Mas uma noite se passou, e eu acordei em meio a uma tempestade. Toda região estava escura, o vento uivava em minha direção, e pelos meus cálculos deveria ser de manhã. A chuva caia pesadamente, não havia abrigo. Mas, uma vez não havia nada, alem de mim e da vastidão da estrada. Sentia mais e mais dores. Mais ódio. Mais remorso. Mais medo. Desmaiei.

7 Comments»

  • Tem uma região bem grande descrita nesta história. Bem legal! Tudo da sua cabeça ou tomou o mapa de exemplo de algum lugar? =)

    E as divindades e nomes?

    Gostei bastante, bem narrado! É o inicio de uma saga =)

  • sola says:

    Vlw mam…

    Td cenario faz parte de um mundo q criei…

    As divindades tb…

    Mais tarde eu explico um pouko delas…
    ( to no trabalho ¬¬)

    rsrs

  • É.. tb to no trabalho… ¬¬

  • É o terceiro conto seu Adilson, pode ir para a página de nerds escritores!! Me envia seus dados!

  • Pow… Mais companheiros de espada! huuhauhahhua… Só dá vampiro aki pow.

    A história tá maneira, ja to esperando o resto.

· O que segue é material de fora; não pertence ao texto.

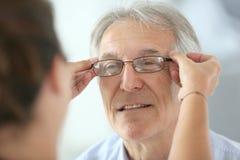 Senior man trying on new eyeglasses Stock Image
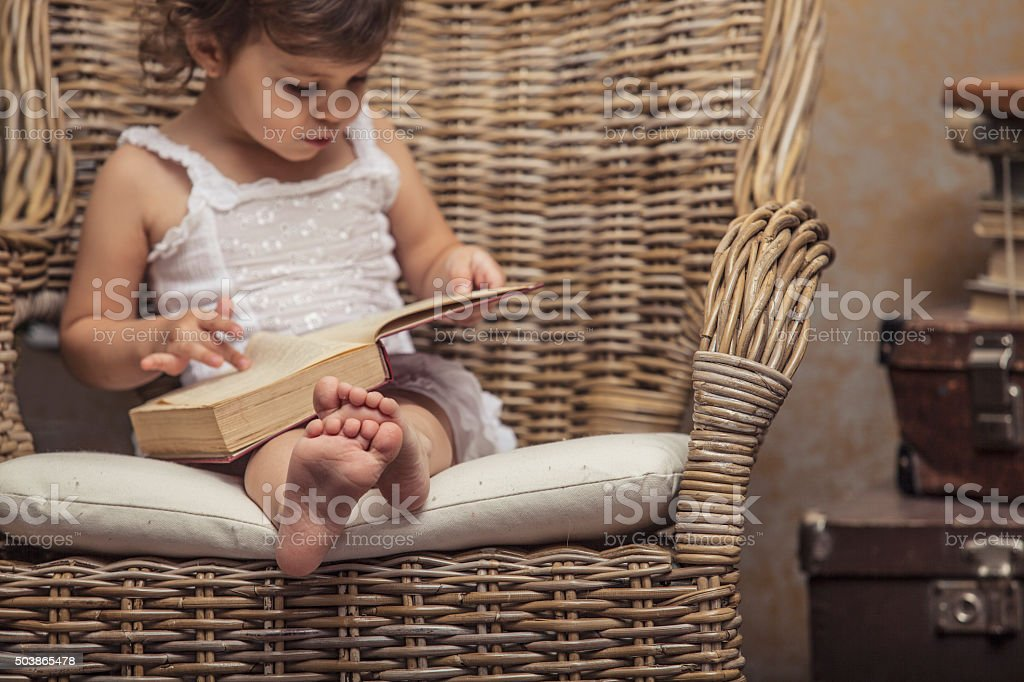 Cute little girl child in a chair, reading a book stock photo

    Forte Ponta Negra me lembra a praia aki do RJ… hehehe

    Held i kamp!

  • Jones says:

    ha ha ha ha Vampirada medonha, os contos medievais estão invadindo a area do ONE, isso que é maneiro, tipo ter diversos estilos, temas e coisas assim para ler!

  • Atreus says:

    Gostei mesmo. Bem descrito.Vc quase entra no texto.

    Porem,por minha parte eu cheguei ao meio e cansei um pouco.Ele se alastrou por demais em alguns devaneios. Ao meu ver.

    Mas parabens. Descreve super bem. Gostei da bastarda cor de ambar! =D.